EXERCISE REQUIREMENTS
Reproduce exactly the lines below, from the first through the one containing "<!DOCTYPE svg PUBLIC", and nothing more.

Saved data entries
..........
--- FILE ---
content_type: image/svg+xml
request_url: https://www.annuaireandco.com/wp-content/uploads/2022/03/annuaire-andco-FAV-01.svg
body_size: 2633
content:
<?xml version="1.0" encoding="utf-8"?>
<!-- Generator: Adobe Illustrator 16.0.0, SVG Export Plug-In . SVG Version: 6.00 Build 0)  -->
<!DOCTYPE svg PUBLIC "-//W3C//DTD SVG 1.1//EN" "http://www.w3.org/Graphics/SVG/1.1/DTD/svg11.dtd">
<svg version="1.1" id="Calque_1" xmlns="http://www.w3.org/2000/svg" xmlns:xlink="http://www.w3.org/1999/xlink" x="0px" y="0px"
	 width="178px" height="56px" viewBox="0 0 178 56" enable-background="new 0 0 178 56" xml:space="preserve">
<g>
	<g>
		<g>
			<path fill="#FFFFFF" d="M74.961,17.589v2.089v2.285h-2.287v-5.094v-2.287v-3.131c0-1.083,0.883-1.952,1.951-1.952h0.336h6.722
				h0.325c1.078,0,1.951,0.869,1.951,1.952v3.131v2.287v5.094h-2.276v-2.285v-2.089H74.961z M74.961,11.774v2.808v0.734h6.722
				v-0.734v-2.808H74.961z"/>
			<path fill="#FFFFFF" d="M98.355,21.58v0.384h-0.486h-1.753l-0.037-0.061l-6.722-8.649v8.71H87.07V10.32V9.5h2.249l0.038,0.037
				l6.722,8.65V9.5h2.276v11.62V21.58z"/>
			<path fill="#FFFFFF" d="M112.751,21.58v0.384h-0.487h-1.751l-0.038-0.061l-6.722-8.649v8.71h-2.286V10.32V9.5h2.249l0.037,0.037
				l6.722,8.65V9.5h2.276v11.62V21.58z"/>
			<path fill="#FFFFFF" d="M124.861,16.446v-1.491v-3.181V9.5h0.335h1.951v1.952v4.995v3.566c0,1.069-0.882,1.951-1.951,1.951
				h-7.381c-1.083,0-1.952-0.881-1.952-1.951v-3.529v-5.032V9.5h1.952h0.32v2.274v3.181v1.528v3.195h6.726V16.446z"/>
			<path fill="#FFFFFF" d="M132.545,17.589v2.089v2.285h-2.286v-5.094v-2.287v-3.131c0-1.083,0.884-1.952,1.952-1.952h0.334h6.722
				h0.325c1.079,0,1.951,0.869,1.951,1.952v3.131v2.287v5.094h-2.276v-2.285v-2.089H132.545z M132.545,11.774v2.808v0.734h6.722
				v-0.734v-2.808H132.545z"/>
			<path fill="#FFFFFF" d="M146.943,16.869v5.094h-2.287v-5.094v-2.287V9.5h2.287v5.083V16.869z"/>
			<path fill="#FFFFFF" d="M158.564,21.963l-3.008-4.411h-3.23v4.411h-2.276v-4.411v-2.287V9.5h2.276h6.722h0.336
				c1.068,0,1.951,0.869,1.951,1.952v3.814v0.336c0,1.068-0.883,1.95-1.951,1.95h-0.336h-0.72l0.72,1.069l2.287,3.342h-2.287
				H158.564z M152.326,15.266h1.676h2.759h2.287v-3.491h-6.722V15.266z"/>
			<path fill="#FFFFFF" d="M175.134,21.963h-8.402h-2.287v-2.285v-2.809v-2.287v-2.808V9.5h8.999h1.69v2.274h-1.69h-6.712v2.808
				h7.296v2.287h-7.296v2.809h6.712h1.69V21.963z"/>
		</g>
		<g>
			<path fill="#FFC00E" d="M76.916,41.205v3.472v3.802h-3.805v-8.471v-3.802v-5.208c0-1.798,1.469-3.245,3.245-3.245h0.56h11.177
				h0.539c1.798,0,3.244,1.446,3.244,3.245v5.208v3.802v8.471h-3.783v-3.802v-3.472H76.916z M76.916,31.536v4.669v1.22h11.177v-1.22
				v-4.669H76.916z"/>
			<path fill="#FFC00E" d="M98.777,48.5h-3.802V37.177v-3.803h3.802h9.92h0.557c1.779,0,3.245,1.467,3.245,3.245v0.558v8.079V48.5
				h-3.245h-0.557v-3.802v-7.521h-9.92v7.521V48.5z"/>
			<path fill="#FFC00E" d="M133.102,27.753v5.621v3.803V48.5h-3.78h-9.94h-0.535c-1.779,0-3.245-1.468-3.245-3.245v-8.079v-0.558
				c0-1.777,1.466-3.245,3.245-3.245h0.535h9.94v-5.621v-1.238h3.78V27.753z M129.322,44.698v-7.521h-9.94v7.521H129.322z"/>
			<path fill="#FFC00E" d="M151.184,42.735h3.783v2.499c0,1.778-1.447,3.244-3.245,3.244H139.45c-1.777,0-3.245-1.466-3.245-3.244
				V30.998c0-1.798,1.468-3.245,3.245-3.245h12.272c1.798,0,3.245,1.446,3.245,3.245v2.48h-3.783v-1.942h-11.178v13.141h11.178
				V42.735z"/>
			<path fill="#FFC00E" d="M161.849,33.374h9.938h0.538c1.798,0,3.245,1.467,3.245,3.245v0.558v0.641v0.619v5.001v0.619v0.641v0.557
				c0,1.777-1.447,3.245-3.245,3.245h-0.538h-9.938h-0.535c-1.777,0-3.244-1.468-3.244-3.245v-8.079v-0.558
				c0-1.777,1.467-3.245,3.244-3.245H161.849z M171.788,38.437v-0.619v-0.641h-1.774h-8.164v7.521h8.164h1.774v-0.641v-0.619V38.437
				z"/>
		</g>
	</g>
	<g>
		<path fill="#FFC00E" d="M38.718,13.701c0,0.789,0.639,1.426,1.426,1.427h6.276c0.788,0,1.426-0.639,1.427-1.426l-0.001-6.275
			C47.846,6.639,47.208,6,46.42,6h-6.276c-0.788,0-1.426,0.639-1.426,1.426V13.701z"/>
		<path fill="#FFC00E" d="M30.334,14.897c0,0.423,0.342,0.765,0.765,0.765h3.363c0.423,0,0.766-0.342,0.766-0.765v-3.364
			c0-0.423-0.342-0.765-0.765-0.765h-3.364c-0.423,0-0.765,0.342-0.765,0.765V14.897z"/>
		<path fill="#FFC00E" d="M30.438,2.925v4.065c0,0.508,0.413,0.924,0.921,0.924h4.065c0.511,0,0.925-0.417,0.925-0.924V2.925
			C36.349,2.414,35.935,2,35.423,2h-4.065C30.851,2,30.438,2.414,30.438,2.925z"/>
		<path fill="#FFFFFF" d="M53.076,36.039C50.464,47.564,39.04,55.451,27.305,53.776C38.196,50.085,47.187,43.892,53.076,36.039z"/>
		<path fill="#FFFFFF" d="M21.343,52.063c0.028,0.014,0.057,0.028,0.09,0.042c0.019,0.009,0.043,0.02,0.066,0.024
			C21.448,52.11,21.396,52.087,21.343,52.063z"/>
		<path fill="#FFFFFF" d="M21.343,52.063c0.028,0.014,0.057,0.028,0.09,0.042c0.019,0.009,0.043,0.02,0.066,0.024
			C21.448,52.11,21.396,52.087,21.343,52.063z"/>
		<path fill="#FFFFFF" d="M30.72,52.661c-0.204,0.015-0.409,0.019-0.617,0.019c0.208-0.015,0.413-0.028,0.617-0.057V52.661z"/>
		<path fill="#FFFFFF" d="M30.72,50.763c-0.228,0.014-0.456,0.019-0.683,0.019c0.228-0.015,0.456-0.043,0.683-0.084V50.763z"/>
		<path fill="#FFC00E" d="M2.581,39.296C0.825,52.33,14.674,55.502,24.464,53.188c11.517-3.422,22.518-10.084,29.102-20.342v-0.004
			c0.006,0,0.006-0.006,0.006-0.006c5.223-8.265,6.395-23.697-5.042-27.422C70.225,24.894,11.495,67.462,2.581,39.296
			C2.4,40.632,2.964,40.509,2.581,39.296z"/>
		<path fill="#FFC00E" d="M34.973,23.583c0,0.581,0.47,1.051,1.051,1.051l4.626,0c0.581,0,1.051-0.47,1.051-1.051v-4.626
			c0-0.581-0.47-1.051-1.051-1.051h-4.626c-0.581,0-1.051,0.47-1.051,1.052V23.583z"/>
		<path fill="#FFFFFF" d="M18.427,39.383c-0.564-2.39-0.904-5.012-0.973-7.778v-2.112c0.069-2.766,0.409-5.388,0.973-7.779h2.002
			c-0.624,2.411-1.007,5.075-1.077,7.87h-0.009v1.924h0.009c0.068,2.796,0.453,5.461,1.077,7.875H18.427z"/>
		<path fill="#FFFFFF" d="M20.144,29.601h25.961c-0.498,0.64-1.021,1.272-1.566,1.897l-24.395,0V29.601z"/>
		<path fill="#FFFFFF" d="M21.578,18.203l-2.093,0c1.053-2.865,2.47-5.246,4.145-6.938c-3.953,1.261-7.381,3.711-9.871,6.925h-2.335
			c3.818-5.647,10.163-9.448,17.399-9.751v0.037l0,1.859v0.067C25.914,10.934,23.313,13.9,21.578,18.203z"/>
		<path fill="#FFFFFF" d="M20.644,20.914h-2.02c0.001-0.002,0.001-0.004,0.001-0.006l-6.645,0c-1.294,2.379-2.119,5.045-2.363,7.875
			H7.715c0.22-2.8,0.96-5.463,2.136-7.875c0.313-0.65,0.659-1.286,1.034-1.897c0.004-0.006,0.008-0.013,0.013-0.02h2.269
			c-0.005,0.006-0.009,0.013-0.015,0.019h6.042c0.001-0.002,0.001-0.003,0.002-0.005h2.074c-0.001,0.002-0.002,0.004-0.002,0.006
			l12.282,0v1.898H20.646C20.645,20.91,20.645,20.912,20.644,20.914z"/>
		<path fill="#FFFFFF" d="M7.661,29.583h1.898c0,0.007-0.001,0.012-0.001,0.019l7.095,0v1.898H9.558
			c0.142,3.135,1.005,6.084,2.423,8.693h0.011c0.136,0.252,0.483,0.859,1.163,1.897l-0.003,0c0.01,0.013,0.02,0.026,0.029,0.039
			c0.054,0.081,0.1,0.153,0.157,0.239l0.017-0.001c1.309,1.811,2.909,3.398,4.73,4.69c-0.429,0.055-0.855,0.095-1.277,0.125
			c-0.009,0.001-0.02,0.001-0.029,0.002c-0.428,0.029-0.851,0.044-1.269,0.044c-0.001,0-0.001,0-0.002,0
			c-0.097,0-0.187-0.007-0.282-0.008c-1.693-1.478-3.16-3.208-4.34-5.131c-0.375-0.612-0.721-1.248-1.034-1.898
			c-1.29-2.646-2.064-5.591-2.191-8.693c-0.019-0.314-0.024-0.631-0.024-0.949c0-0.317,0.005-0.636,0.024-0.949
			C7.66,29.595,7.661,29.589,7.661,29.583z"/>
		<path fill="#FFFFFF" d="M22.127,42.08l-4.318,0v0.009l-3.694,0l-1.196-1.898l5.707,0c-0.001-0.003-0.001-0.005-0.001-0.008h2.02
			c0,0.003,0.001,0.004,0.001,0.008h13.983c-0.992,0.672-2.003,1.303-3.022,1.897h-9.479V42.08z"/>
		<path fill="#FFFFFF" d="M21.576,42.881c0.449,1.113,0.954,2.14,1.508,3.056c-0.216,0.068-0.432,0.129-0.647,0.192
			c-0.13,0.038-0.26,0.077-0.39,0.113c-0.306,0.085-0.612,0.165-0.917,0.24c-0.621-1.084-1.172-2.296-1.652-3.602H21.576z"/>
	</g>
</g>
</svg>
..........
TASK ANSWER
--- FILE ---
content_type: image/svg+xml
request_url: https://www.annuaireandco.com/wp-content/uploads/2022/03/annuaire-andco-FAV-01.svg
body_size: 2633
content:
<?xml version="1.0" encoding="utf-8"?>
<!-- Generator: Adobe Illustrator 16.0.0, SVG Export Plug-In . SVG Version: 6.00 Build 0)  -->
<!DOCTYPE svg PUBLIC "-//W3C//DTD SVG 1.1//EN" "http://www.w3.org/Graphics/SVG/1.1/DTD/svg11.dtd">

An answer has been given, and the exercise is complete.